=== Text section ===
The objective function can not be evaluated at your starting point (Can't take
a square root of negative no.). Ipopt (and almost all other nonlinear solvers)
expect that the functions and their derivatives are well defined at the points
they visit. You will have to change your parameters or reformulate your
problem (e.g. set lower bound of ecc to 0.76)
so that functions are evaluated only at such nice points.

--
regards
Ashutosh Mahajan
http://coral.ie.lehigh.edu/~asm4

On Mon, Mar 21, 2011 at 09:01:40AM -0400, Darcy Allison wrote:
>   Here is my AMPL input file. It is a simple orbit optimization. The
> file was written to find the optimal transfer between two circular
> orbits which should be the Hohmann transfer. It is very sensative to the
> initial guess for the eccentricity parameter, ecc. It seems like if it
> is below a certain value (around 0.7) it will not converge. However, if
> above the value it converges very quickly and accurately. The code below
> does not start in a feasible region (ecc is too small). If you change
> the initial ecc to something in the feasible region (0.76 >= ecc <= 1)

=== Given information ===

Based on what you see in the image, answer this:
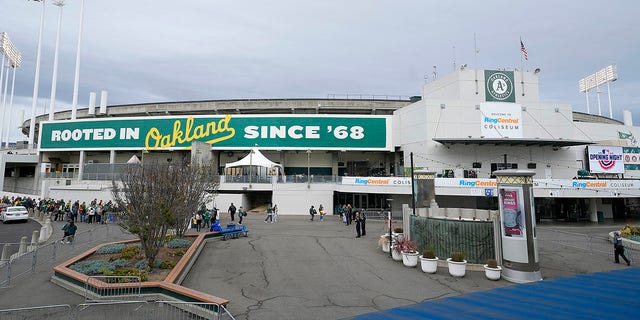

=== To do ===
Copy the forum reply starting at "The objective function" and ending at "ecc to 0.76)", but swap "starting point" for "initial point".

=== Correct response ===
The objective function can not be evaluated at your initial point (Can't take
a square root of negative no.). Ipopt (and almost all other nonlinear solvers)
expect that the functions and their derivatives are well defined at the points
they visit. You will have to change your parameters or reformulate your
problem (e.g. set lower bound of ecc to 0.76)